In Supermärkten konnte nicht mit Karte gezahlt werden. Airlines berichteten weltweit von Problemen, Flughäfen stellten den Betrieb ein. Banken, Fernsehsender, Börsen, Krankenhäuser, der Notruf in US-Bundesstaaten: Überall hakelt es. Auch Österreich ist betroffen (siehe unten).
IT-Riesen wie Microsoft und Google suchten fieberhaft nach dem Fehler. Spekulationen über den größten Hackerangriff der Geschichte machten die Runde. Doch Schuld hat ein anderer. Es ist ausgerechnet eine Firma, die auf ihrer Webseite mit dem Spruch wirbt: „Ihr Unternehmen kann innerhalb von nur 62 Minuten ruiniert werden.“
Virenscanner
Crowdstrike (siehe unten) hat ein fehlerhaftes Update für sein Schutzprogramm „Falcon“ ausgeliefert. Solche Sicherheitssoftware und regelmäßige, automatische Updates über das Internet, sollen eigentlich verhindern, dass Cyberkriminelle den Betrieb lahmlegen. Virenscanner wie Falcon sitzen tief im Betriebssystem. Das ist nötig, denn auch Computerviren versuchen, so weit in die digitalen Eingeweide einzudringen wie möglich, um unentdeckt zu spionieren oder maximalen Schaden anzurichten. Und dort kann eben auch ein gut gemeintes Programm massive Probleme auslösen, wenn es Fehler hat.
Behebung
Die IT-Abteilungen der Firmen, die „Falcon“ nutzen, stehen jetzt gewaltig unter Druck. Sie müssen zu jedem betroffenen Computer gehen und im abgesicherten Modus eine Datei löschen. Je nach Firma sind das mehrere Zehntausend Geräte.
Wieso das defekte Update durch die Qualitätskontrolle bei Crowdstrike gerutscht ist, ist noch unbekannt. Die einfachste Erklärung: Sparmaßnahmen und Personalabbau, die sich durch die gesamte Branche ziehen. Werden die Updates nicht ausreichend geprüft, werden Fehler übersehen. Dass Crowdstrike allerdings eine Grundregel der Branche nicht beachtet hat, ist für IT-Experten unverzeihlich: „Veröffentliche niemals ein Update am Freitag.“
Massive IT-Ausfälle in Österreich
Die weltweiten IT-Probleme haben am Freitag auch Auswirkungen auf den Flughafen Wien, diverse Airlines, die Unternehmen Wiener Städtische und Verbund, sowie auf mehrere Spitäler in Österreich gehabt.
„Es kommt derzeit weltweit zu einem Ausfall der Check-in-Systeme einzelner Airlines.
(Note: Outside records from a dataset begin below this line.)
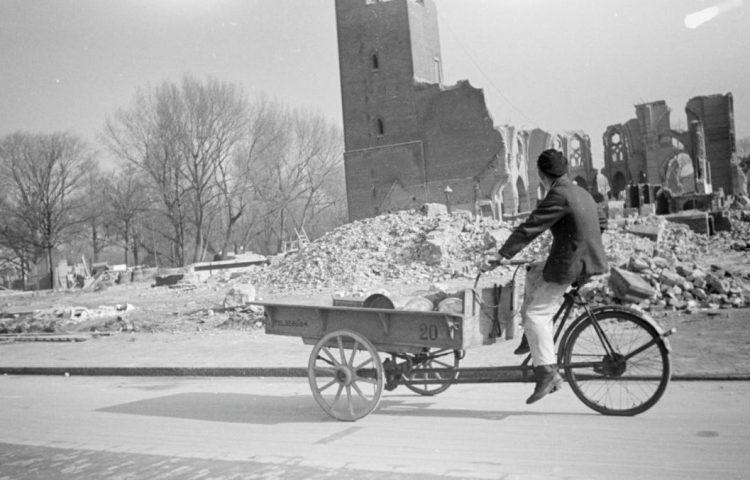 Een man rijdt met een bakfiets langs de ruïne van de vrijwel gesloopte R.K. kerk in Den Haag, op de hoek van de eveneens bijna gesloopte Stadhouderslaan wegens aanleg van de 'Atlantikwall'. - Menno Huizinga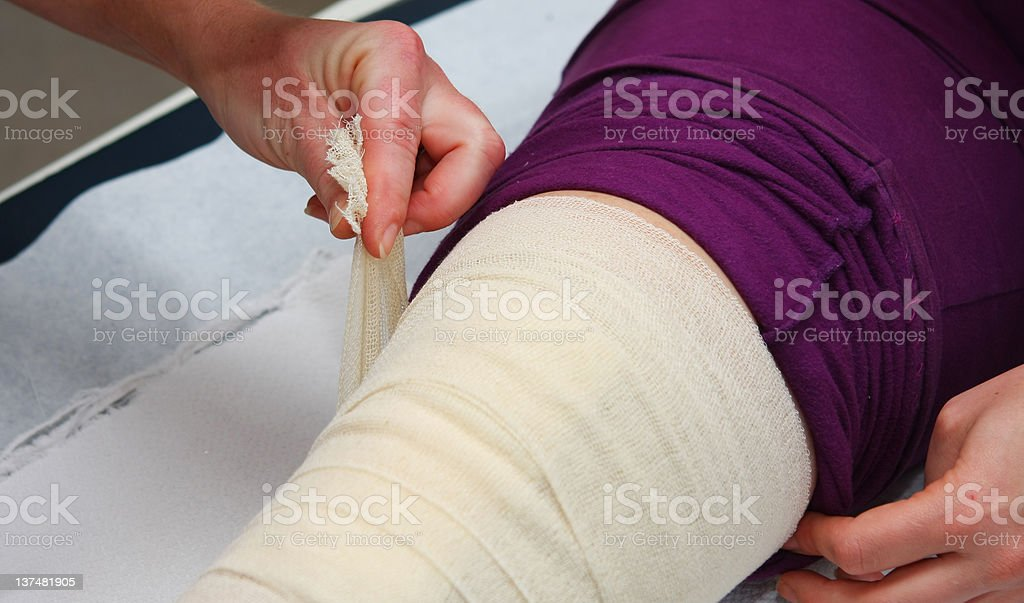 Nurse is changing bandage to a patient after knee operation... royalty-free stock photo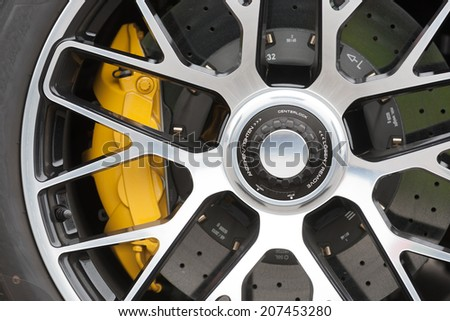 Close up of rims form a sportscar - stock photo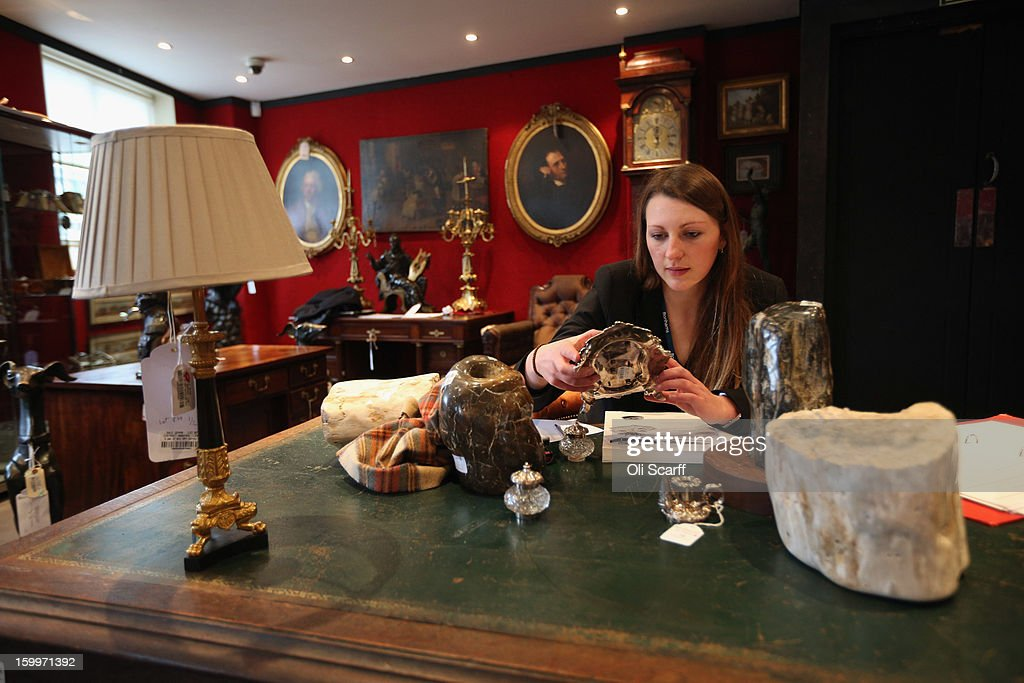 A gallery assistant at Bonhams auction house compiles a condition report on lots for sale in their forthcoming 'Gentleman's Library Sale', on January 24, 2013 in London, England. The auction includes an eclectic mix of rare items such as a pygmy hippo skeleton, a cigar that belonged to Winston Churchill and a MI9 spy catalogue. It will take place in Bonhams Knightsbridge on January 29 and 30, 2013.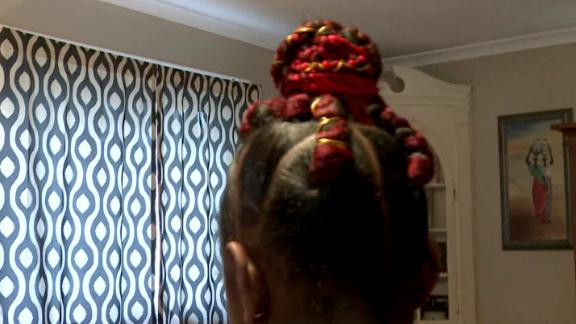 Marian Scott sent to school with red extensions braided into a bun.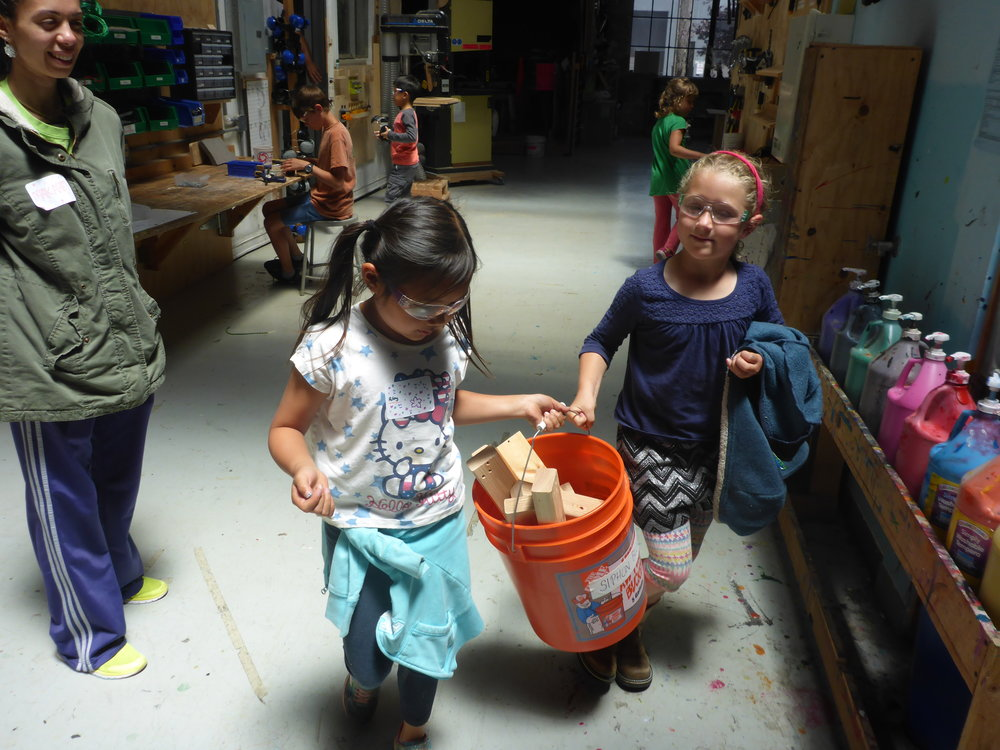 A little later, Riley helped Ella carry a bin of scrap pieces out to where Ella was working on her dragonfly wings. Keep it up Riley!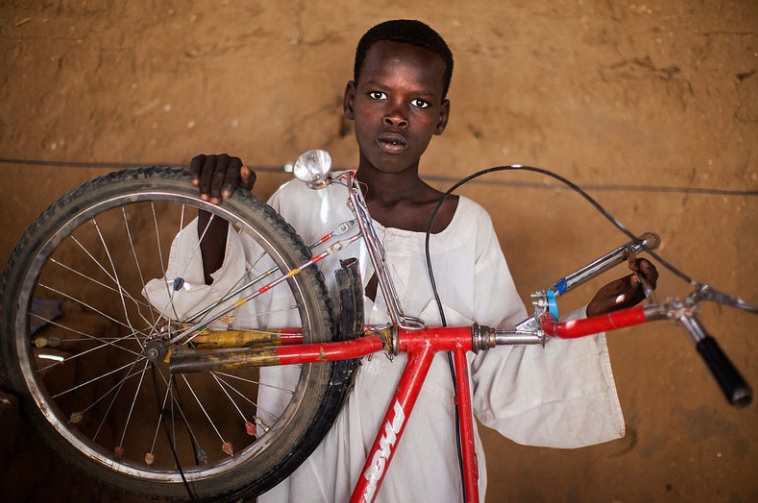 Hamza Ahmad in North Darfur, Sudan with his bicycle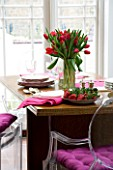 DESIGNER: CHARLOTTE ROWE  LONDON: THE DINING ROOM WITH TABLE WITH RED TULIPS IN A GLASS VASE  PINK NAPKINS AND FRESH STRAWBERRIES ON A PLATE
Am Flughafen Wien müssen dadurch aktuell alle Check-in und Boardingprozesse der Flüge von Wizz Air, Ryanair, Eurowings, Turkish Airlines und Vueling manuell abgewickelt werden, weitere Unregelmäßigkeiten sind nicht auszuschließen“, sagte Flughafen Wien-Sprecher Peter Kleemann. „Die Check-in-Schalter sind voll besetzt und es wird mit Hochdruck an der manuellen Abwicklung gearbeitet. Es kann dadurch zu deutlichen Verzögerungen beim Abflug in Wien kommen, wir bedauern die Unannehmlichkeiten für alle Reisenden.“
Passagiere, die bereits online eingecheckt waren und nur mit Handgepäck verreisen, waren nicht betroffen. Kleemann empfiehlt Passagieren der betroffenen Airlines, den Status ihres Fluges auf der Homepage des Flughafen Wien oder der gebuchten Fluglinie zu überprüfen und nur mit Handgepäck zu verreisen.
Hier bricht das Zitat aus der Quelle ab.